• [Instrução A]:
Indique se cada afirmação abaixo está de acordo com o trecho da página. Responda sim ou não e cite literalmente as palavras do trecho que decidem a resposta.
(i) Todos os automóveis da foto são da marca Mercedes-Benz.
(ii) O promotor foi condenado a 20 anos de prisão.
(iii) Segundo a promotora que acusou o assassino, o pagamento foi suspenso no dia seguinte ao julgamento.
• [Instrução B]: Traduza para o inglês esta frase do trecho da página: "O repórter insiste: diz que houve o pagamento, sim."
• [Instrução C]: De acordo com o trecho da página, há quanto tempo o promotor Igor Ferreira da Silva está foragido?

Na foto, um cavalheiro agachado inspeciona uma fila de automóveis – todos Mercedes-Benz. E, cá entre nós, não é difícil identificar aquela estrelinha de três pontas, não é mesmo? O pessoal até costuma escrever Mercedez em vez de Mercedes, mas até agora não havia trocado a marca.
O fato e a versão
Um jornal importante informou que o promotor Igor Ferreira da Silva – que assassinou a esposa grávida, foi condenado a 16 anos de prisão e está foragido há mais de cinco anos – continuou tendo seus salários depositados por muitos e muitos anos. A promotora que acusou o assassino protestou, dizendo que o pagamento foi suspenso no dia seguinte ao do julgamento, quando se tornou claro que o condenado havia fugido. O repórter insiste: diz que houve o pagamento, sim.

• [Linhas de dados]:
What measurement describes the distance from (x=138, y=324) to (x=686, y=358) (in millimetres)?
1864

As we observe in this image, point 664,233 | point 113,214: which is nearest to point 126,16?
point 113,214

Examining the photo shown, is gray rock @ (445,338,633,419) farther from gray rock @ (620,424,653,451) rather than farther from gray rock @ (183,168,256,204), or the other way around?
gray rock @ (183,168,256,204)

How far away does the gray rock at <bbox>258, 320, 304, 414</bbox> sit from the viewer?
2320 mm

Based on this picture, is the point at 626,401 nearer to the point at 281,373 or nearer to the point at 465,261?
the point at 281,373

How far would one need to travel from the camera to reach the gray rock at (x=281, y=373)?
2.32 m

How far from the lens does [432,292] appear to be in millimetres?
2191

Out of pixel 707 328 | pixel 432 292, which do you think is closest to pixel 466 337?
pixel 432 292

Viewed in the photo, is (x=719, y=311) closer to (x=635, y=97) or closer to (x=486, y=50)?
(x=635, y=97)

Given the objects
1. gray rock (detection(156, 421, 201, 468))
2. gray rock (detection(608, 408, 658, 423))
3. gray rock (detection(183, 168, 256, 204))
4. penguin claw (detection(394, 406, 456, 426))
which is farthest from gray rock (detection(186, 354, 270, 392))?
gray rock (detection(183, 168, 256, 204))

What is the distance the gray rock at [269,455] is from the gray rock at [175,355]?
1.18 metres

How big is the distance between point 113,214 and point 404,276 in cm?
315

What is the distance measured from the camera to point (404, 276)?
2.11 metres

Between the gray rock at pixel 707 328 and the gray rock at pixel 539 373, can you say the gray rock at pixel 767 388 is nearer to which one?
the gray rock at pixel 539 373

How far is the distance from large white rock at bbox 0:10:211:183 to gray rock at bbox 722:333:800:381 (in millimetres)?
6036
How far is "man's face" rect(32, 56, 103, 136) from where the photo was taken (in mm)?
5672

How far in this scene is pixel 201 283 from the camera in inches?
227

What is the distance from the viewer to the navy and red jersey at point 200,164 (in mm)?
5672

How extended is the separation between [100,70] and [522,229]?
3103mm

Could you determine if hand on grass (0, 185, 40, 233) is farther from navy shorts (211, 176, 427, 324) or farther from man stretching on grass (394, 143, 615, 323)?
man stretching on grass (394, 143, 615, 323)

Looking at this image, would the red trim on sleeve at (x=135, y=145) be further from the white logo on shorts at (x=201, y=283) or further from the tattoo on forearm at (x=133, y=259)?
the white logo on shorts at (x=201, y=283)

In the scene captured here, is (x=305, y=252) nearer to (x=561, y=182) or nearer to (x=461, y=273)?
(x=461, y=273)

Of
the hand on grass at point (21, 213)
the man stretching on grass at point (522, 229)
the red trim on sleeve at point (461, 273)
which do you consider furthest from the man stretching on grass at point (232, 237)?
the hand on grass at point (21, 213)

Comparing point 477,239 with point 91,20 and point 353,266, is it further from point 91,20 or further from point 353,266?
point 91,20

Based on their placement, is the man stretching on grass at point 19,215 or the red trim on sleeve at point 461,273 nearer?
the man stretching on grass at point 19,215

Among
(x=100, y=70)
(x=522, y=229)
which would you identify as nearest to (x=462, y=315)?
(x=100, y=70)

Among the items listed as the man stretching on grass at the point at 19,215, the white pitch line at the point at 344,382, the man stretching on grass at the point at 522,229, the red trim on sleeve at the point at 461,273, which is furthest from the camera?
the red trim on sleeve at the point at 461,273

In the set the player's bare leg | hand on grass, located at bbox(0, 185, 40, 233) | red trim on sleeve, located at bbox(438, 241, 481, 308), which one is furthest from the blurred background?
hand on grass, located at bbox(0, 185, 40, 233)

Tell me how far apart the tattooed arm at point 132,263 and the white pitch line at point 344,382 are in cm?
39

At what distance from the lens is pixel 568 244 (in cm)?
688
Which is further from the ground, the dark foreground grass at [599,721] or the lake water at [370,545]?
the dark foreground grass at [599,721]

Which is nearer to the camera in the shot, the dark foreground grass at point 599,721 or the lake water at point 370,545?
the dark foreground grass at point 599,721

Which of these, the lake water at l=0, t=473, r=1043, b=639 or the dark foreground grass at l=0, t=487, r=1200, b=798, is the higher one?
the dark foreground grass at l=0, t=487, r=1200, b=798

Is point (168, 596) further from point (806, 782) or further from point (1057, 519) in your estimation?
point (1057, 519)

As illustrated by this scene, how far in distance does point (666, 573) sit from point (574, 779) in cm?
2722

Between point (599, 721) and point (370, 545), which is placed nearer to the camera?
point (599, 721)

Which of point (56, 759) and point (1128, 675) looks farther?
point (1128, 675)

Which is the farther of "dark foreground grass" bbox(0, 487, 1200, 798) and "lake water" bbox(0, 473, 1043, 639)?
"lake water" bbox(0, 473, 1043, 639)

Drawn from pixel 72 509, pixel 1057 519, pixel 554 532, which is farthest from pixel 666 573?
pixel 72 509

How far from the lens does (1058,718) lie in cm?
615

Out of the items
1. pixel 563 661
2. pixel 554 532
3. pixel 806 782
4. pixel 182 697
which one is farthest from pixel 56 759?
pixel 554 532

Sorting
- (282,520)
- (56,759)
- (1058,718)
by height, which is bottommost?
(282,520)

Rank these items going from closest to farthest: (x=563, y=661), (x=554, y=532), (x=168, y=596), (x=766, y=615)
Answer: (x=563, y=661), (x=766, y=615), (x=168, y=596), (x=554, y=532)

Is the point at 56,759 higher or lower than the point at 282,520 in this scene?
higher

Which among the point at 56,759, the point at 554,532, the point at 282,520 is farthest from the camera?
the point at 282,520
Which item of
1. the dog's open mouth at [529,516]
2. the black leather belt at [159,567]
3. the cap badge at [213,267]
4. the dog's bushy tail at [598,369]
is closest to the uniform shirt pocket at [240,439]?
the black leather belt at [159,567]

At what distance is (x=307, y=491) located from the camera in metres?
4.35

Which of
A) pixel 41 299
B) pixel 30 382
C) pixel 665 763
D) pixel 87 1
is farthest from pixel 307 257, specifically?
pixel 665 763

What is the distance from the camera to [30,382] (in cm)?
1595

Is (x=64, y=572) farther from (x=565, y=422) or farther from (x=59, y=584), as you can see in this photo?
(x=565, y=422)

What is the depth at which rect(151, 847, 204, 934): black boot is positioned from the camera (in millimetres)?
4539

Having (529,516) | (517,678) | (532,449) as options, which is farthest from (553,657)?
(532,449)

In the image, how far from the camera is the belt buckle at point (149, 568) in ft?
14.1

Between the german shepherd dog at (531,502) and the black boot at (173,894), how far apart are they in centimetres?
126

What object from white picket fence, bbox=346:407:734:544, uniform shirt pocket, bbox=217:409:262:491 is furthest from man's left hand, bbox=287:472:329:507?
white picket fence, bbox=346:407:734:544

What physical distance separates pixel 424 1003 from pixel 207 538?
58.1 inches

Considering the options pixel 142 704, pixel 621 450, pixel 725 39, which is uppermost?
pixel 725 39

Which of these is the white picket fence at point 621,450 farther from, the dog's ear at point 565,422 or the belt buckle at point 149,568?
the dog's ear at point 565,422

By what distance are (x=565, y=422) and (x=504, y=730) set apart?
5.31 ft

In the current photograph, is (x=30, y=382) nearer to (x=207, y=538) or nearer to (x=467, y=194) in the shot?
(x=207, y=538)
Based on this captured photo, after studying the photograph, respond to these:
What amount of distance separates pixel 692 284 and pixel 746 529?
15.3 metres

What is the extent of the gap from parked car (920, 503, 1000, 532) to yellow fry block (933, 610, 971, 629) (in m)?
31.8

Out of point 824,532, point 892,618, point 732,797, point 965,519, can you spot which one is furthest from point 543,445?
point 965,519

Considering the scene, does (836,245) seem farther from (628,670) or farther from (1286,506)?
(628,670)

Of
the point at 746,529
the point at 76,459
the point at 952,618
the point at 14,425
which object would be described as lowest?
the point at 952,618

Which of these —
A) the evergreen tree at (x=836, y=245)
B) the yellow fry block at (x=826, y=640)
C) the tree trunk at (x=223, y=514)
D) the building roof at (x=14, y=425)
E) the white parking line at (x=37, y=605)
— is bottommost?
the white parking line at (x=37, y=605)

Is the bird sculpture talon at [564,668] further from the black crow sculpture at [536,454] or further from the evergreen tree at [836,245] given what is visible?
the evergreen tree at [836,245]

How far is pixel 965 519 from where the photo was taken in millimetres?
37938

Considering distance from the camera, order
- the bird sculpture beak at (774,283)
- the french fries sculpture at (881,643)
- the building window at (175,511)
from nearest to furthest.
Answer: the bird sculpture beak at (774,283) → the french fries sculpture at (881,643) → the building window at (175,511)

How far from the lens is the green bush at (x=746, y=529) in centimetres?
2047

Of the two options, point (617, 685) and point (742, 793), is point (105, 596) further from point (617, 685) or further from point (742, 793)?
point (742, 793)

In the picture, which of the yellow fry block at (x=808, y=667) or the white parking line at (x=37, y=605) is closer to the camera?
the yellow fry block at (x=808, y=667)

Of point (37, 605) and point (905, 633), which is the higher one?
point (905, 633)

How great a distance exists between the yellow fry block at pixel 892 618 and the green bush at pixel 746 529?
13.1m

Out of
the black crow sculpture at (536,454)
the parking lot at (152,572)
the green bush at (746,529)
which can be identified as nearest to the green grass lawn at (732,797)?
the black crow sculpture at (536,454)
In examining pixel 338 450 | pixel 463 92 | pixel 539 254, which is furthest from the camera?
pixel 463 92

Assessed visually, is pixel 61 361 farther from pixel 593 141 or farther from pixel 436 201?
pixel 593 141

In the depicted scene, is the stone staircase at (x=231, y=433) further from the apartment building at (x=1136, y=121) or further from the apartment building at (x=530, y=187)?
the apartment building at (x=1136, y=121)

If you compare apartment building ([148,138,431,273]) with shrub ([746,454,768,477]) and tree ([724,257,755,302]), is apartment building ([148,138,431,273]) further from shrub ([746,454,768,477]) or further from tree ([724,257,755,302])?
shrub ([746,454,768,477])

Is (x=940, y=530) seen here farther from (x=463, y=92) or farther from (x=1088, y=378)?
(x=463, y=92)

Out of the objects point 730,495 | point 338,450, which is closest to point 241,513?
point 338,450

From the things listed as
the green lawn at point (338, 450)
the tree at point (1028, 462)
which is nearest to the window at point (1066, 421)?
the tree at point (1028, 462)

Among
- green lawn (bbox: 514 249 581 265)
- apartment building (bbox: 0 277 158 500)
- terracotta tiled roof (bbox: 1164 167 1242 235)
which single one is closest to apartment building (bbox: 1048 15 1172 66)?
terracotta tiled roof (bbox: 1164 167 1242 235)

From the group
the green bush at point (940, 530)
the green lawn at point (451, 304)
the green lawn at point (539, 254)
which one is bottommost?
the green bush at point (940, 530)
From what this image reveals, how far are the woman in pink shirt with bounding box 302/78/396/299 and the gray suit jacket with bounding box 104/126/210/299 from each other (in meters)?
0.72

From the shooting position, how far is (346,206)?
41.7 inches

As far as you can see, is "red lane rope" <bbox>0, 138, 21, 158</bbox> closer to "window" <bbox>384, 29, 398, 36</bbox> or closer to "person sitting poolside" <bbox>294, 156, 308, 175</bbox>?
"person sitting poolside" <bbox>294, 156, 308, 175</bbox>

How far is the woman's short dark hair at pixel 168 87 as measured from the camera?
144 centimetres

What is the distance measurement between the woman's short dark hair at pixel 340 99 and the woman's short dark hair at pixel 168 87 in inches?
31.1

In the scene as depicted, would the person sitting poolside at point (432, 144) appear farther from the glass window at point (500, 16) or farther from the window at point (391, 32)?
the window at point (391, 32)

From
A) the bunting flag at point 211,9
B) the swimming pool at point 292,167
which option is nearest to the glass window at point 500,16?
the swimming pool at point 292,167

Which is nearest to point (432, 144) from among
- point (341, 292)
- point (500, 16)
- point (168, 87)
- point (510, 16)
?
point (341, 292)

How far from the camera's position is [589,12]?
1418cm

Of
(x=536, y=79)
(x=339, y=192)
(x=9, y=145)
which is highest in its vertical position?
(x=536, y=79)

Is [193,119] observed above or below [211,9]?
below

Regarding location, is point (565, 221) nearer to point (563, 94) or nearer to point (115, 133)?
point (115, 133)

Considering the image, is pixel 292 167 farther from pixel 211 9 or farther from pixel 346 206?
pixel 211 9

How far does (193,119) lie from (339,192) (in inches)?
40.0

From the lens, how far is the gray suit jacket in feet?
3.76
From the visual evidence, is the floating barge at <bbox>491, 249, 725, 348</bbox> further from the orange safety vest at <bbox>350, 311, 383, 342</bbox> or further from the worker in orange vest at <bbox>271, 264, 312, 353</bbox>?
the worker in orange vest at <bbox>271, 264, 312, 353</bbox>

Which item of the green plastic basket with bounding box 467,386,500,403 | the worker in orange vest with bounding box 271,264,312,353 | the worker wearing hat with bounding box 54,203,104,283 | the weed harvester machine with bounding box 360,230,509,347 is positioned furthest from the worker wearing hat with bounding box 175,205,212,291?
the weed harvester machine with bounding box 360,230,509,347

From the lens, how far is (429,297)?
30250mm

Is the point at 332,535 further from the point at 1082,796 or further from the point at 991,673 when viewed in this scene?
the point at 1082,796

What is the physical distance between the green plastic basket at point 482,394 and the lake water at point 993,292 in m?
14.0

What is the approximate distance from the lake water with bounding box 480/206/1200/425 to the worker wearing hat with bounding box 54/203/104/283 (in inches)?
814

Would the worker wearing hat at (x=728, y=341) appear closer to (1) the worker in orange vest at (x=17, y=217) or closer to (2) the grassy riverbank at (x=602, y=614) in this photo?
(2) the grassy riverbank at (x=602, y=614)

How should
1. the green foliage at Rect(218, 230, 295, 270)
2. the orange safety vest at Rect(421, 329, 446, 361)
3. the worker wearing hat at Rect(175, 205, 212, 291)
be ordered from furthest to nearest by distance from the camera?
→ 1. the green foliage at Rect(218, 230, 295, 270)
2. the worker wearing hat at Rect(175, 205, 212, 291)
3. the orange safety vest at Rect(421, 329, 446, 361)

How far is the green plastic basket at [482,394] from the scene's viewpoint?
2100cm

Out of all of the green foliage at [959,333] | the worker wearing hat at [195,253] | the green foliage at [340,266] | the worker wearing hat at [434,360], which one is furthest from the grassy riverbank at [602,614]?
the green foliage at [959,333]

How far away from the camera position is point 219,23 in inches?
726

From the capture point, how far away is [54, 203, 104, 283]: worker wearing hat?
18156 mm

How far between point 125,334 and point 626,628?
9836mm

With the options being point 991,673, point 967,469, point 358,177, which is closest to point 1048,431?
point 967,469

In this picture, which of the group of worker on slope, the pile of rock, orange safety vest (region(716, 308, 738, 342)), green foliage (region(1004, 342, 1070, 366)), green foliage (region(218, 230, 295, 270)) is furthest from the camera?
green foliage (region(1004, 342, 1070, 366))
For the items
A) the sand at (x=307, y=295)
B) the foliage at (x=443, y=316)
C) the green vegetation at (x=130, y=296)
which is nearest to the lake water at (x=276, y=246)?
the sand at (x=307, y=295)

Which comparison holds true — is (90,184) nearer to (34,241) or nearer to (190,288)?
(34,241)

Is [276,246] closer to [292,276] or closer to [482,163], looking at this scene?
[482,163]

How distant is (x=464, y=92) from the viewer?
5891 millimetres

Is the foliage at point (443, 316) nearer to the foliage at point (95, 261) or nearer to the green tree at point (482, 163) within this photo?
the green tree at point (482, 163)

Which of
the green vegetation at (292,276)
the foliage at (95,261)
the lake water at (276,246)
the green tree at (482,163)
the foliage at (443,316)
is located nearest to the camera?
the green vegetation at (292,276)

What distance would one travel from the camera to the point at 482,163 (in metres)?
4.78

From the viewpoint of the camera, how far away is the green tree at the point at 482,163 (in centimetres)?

• [Solução do exercício A]:
(i) Sim: "todos Mercedes-Benz".
(ii) Não: "foi condenado a 16 anos de prisão".
(iii) Sim: "o pagamento foi suspenso no dia seguinte ao do julgamento".

• [Solução do exercício B]: The reporter insists, saying that the payment did happen.

• [Solução do exercício C]: Há mais de cinco anos.